Healthcare asset replacement problem under technological change and deterioration
In this study, we study the multiple style and type parallel asset replacement problem (MUST- PRES), which determines an optimal policy for keeping or replacing a group of assets that operate in parallel under a limited budget and a fixed purchasing cost. Operating assets generally suffer from deterioration, which results in high operation and maintenance costs and decreased salvage value, while technological improvements make it possible for new assets to operate more efficiently at a lower cost. In order to address these issues, we formulate a multi-objective optimization model, which minimizes fixed and variable costs of purchasing new assets, while considering a combined effect of technological change and deterioration as a gain and loss in capacity, respectively.

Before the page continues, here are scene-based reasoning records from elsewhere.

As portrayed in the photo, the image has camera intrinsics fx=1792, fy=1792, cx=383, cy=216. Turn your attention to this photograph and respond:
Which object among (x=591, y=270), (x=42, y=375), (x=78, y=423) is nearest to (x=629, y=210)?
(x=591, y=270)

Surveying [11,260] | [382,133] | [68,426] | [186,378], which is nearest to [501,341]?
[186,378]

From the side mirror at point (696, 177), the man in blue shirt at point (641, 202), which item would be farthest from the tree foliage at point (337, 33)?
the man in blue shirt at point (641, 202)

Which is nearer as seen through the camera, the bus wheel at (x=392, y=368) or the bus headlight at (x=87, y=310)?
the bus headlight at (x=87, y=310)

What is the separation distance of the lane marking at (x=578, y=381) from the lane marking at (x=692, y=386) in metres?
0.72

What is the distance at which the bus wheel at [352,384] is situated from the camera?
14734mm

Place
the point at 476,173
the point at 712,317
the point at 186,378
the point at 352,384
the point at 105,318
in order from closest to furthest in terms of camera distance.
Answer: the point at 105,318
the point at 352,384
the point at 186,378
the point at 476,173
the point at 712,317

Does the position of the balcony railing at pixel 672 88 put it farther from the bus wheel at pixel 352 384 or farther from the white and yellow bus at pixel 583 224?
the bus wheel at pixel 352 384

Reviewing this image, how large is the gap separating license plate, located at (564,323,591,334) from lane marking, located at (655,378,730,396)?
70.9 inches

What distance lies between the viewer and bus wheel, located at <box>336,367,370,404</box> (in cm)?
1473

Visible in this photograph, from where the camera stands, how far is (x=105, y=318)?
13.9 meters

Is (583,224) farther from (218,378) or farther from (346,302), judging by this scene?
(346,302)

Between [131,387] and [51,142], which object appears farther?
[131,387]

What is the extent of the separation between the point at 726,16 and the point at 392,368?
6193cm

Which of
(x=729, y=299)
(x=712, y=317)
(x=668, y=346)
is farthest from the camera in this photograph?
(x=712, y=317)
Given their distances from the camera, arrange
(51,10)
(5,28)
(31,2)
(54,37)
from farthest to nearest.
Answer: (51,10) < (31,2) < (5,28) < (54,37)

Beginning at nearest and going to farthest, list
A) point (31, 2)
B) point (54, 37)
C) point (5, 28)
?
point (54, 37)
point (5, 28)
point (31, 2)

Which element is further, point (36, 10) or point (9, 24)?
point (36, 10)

The optimization model also allows some demand to be unmet due to strict budget limitations while imposing a penalty when demand is not met in each period. We apply our model to a case study of healthcare assets involving two different types of assets: a full- body magnetic resonance imaging (MRI) machine and a smaller-extremity MRI (eMRI) machine. Each MRI and eMRI machine has two types: high-field and low-field. We perform computational experiments and sensitivity analysis using key model parameters, and present study results for four cases of technological change and deterioration to illustrate optimal replacement strategies. Numerical results show that the proposed optimization model provides valuable insights and strategies for companies, decision-makers, and government entities on optimal asset replacement as well as healthcare asset management.
Poster project completed at Wichita State University, Department of Industrial and Manufacturing Engineering. Presented at the 12th Annual Capitol Graduate Research Summit, Topeka, KS, February 12, 2015.